Install UV Lights in all Air Handling Units

In 2001, in response to the indoor air quality issues after Tropical Storm Alison, we installed UV lights in every air handling unit on the campus. The lights kill the bacteria and mold growing in the moist cool environment inside the air handling units and the bacteria growing on the cooling coils. These bacteria had been responsible for trapping and holding dirt on the coil which decreased the heat transfer from the chilled water to the air flowing through the unit and increased the fan power required to move the air through the cooling coil because of an increased static pressure across the coil. The UV light installation provided both an improvement in the indoor air quality at the college and an energy savings bonus. The energy savings resulting from the installation of the UV lamps was roughly five percent per unit or 475,000 KWH per year ($45,125 per year).

Replace Lighting Systems

Lighting technology advances every year.
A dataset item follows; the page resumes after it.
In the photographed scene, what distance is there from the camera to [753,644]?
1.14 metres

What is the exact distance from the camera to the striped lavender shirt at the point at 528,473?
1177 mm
The yearly advancements are cumulative and after roughly 12 years, the lighting system technology advances to the point where it is worth changing the whole lighting system at the college. In 1992 and in 2004 we changed out all the lighting system ballasts and lamps to improve the efficiency of the lighting system at BCM. Each time the project resulted in a savings of over 1.5 million KWH per year. Our current lighting system is more than 50 percent more efficient than and saves more than 3 million KWH when compared to the lighting system we had in 1990. The savings have been over $140,000 per year.

Replace Incandescent Lights with Fluorescent Lamps

As lighting technology has advanced we have been able to replace almost all the incandescent lights at the college with fluorescent lights. The newest florescent lamp technology is dimmer-switch compatible and uses only 21 watts of energy to replicate the light output of a 100 watt incandescent lamp. We began using these lamps in 2002 and continue to install them throughout the college as the technology advances to meet the use requirements. We recently completed a relamping project in the president's office using these lamps that yielded a savings of 3,800 watts per hour ($1,125 / YR; one year payback).

Replace Standard Light Switches with Motion Detector Switches

The motion detector technology has advanced along with lighting technology. Using the current devices, it is cost effective (one year payback or less) to replace manual light switches with the motion detector switches when a room has as few as 8 light fixtures. Using the motion detector switches saves BCM over 195,000 KWH ($18,500) per year.

Schedule Hallway Lights off at Night and on Weekends

We utilize our energy management system to schedule hallway lighting to match occupancy. In this program, our emergency lighting systems remain on at all times to provide the life safety illumination required by NFPA, but we turn on and off our normal power light fixtures (approximately 2/3 of the total # of light fixtures) to match the hours of occupancy of the facility.